CHICKEN SATAY WITH SATAY SAUCE
Obviously we were craving for satay.This Thai chicken satay recipe was our starter, this satay recipe is simple to put together, and leftovers can be reheated or frozen for your next satay craving.
500 g Chicken Fillet, cubed and bacon to wrap
1 shallot OR 3 green onions, minced
3 cloves garlic, minced
½ teaspoon cumin
½ teaspoon turmeric
1 teaspoon ground coriander
½ teaspoon cayenne (or more if you want it spicy)
4 tablespoons fish sauce
1 tablespoon lime or lemon juice
½ tablespoon dark soy sauce
80 ml liquid honey
½ cup coconut milk
1 package wooden satay sticks
If using wooden satay sticks, set them in water to soak while you prepare the satay (this will keep them from burning).
Combine all other ingredients to make a marinade, stirring well to dissolve the honey.
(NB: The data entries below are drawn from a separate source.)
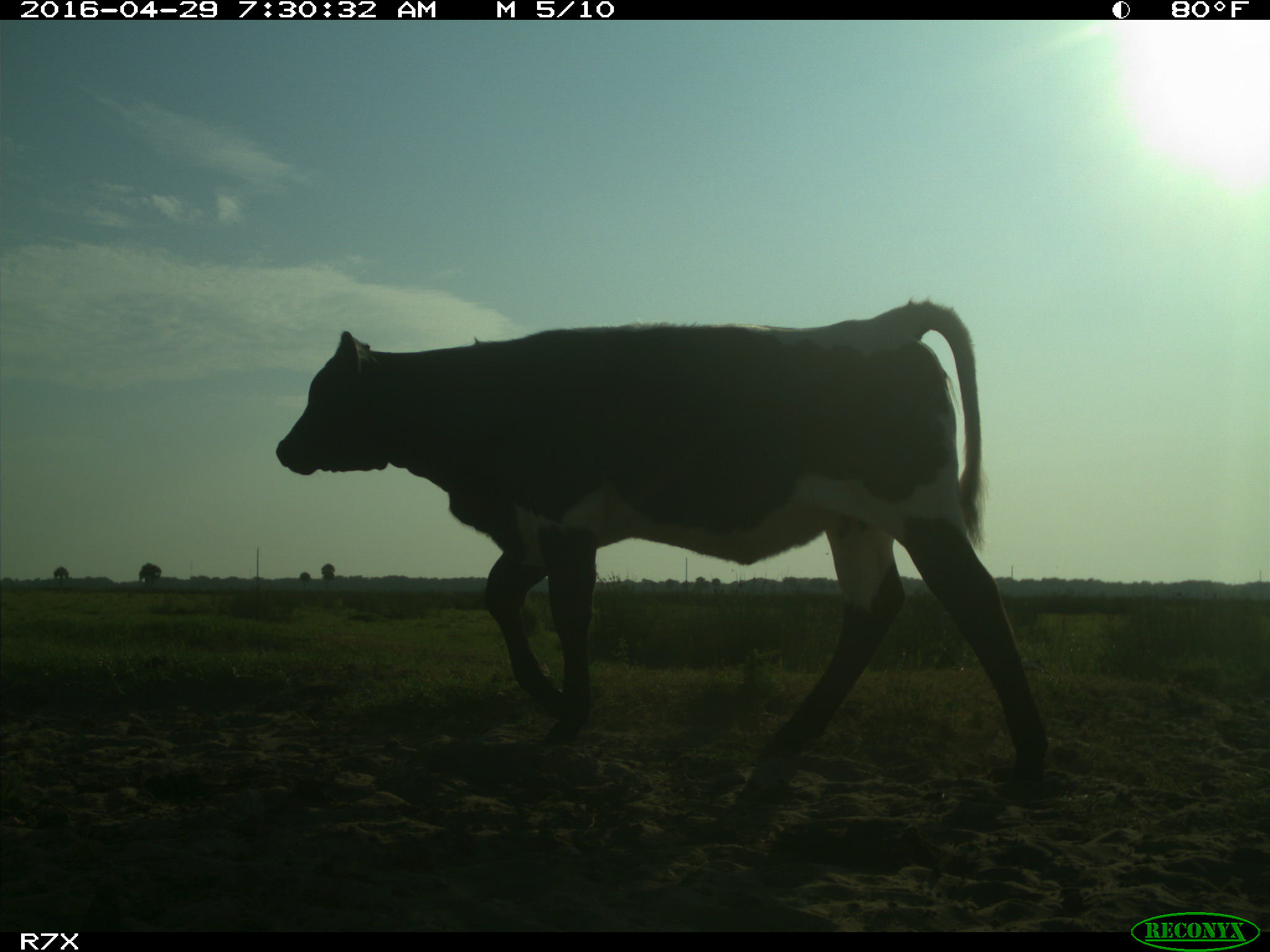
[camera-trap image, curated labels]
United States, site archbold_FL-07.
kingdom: Animalia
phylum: Chordata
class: Mammalia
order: Artiodactyla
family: Bovidae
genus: Bos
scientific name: Bos taurus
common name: domestic cow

Taste-test the marinade. This marinade should taste predominantly sweet and salty for the satay to be its best. If you’d prefer it spicier, add more cayenne pepper.
Pour marinade over the chicken. Stir the meat well and allow to marinate in the refrigerator for at least 30 minutes (or up to 24 hours).
When ready to cook, wrap each cube of chicken with bacon and skewer. It’s a good idea to position the meat on the end of the stick, leaving the lower half as a handle for turning.
Grill the satay on your barbecue, OR set your oven to broil . Brush grill with oil and then lay kebab on the grill for 5-7 minutes, or until meat sizzles and browns. Turn sticks and grill the other side another 5 minutes, or until cooked but still tender. Approx 20 min in total
Serve with Thai Peanut Sauce . If desired, garnish with fresh coriander and fresh-cut red chilies. These ‘satays’ also make a great finger food to hand out at parties together with the peanut sauce as a dip.
Peanut Dip
1 teaspoon cooking oil
1 garlic cloves, finely minced
1 teaspoon finely minced red chilli pepper
½ lime, juiced
2 tablespoons honey
¼ cup peanut butter
160 ml hot water
2 tablespoons reduced-sodium soy sauce
In a small saucepan over low heat, combine the oil, garlic and peppers and saute for 1-2 minutes or until the garlic becomes fragrant. Add the lime juice, honey, peanut butter, hot water and soy sauce and simmer for 3-5 minutes, stirring occasionally. Serve the sauce for dipping the chicken satay.